Aber der ganze Kanal kann ja nicht überfischt sein..


----------



## nordbeck (2. April 2014)

*AW: Nachtangeln Twentekanal Enschede mit vorläufigem vispas*

Guck dir mal den Kanal bei Ten Sündern an. Da war auch mal Zander drin ^^


----------



## zanderzone (2. April 2014)

*AW: Nachtangeln Twentekanal Enschede mit vorläufigem vispas*

So siehts aus! Da war Zander drin! Nix mehr mit Zandern! ;-)


----------



## Blindhunter7777 (3. April 2014)

*AW: Nachtangeln Twentekanal Enschede mit vorläufigem vispas*

Und die Frage mit dem Visspass kann mir da echt keiner weiterhelfen?


----------



## nordbeck (3. April 2014)

*AW: Nachtangeln Twentekanal Enschede mit vorläufigem vispas*

Guck doch einfach auf angeln in den Niederlanden.  Da steht alles was du wissen willst. Zur Not auch hier mal Suchfunktion benutzen. Die Frage wird ca alle zehn Tage beantwortet hier.


----------



## Blindhunter7777 (10. April 2014)

*AW: Nachtangeln Twentekanal Enschede mit vorläufigem vispas*

Sorry aber da steht nix Sinnvolles drin.

 Unfassbar wie viel Seiten ich mir gerade durchgelesen hab mit fast ausschließlich Müll.

 Und nix steht da wo man den Visspass bekommt Angelladen oder Post!!!

 Mehr will ich doch gar nicht wissen.

 Ne Post und nen Angelladen werd ich schon finden.


----------



## Bassey (16. April 2014)

*AW: Nachtangeln Twentekanal Enschede mit vorläufigem vispas*

Ich war gestern in Gronau um mich mal "direkt" zu informieren. Dort kann man einfach den Vispass beantragen. Man bekommt einen Vorläufigen, bekommt den anderen entweder via Post oder holt ihn im Laden ab. Die Nachtangelerlaubnis kann man bereits mit dem Vorläufigem Vispass (läuft dort alles über Computer) erwerben.


----------

*SCHRIFTLICHE AUFGABE*. Womit lässt sich laut Quellenauszug die Nachtangelerlaubnis schon erwerben?

*GEGEBENE ANGABEN*.
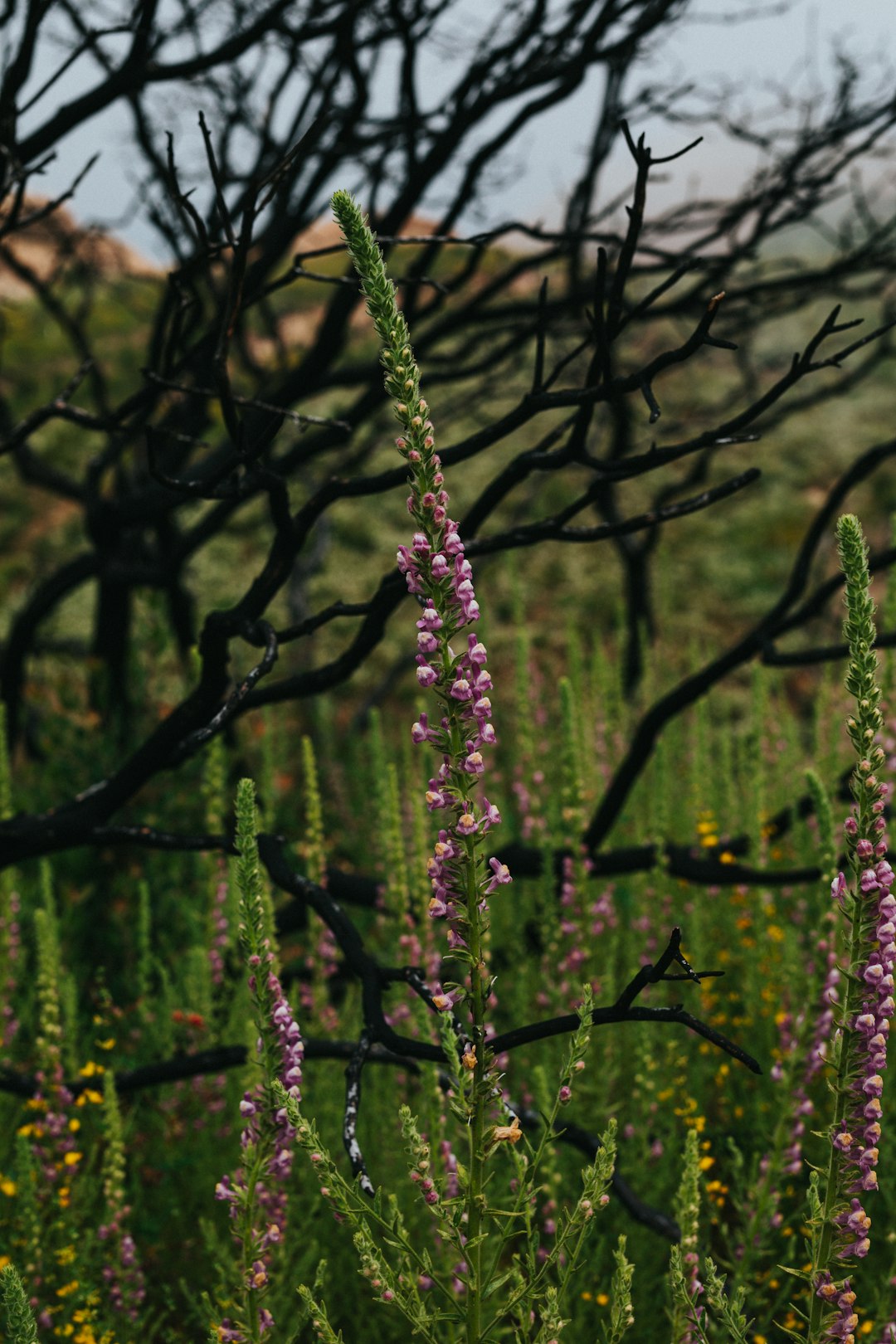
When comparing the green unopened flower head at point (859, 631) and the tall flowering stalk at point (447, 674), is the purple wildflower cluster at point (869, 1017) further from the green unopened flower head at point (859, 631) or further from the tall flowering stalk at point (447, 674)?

*LÖSUNG*. Mit dem vorläufigen Vispass.